══ Data provided ══
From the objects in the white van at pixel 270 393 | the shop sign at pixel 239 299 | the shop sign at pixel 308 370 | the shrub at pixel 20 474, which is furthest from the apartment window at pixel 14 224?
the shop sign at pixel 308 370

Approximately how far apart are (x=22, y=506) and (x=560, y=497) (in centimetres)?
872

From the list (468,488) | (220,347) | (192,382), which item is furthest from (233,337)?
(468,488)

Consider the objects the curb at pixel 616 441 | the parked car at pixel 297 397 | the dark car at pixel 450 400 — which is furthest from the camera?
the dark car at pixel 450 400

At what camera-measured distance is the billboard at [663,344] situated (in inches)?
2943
═══
══ Data provided ══
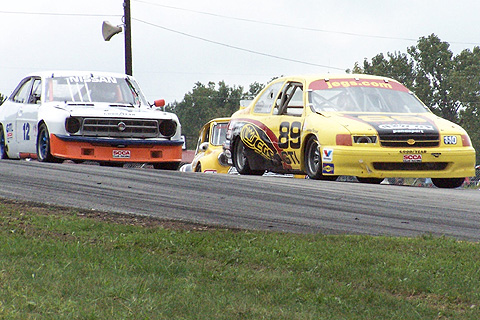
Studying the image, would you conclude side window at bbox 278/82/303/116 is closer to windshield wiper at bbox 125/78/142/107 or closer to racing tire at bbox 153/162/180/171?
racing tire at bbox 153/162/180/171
═══
Written task:
Locate every line above that contains the string "pixel" and copy each of those lines in full.

Solved exercise:
From the objects in the white van at pixel 270 393 | the shop sign at pixel 239 299 | the shop sign at pixel 308 370 | the shrub at pixel 20 474, which is furthest from the apartment window at pixel 14 224?
the shop sign at pixel 308 370
Consider the objects the curb at pixel 616 441 | the parked car at pixel 297 397 | the dark car at pixel 450 400 — which is furthest from the camera?
the dark car at pixel 450 400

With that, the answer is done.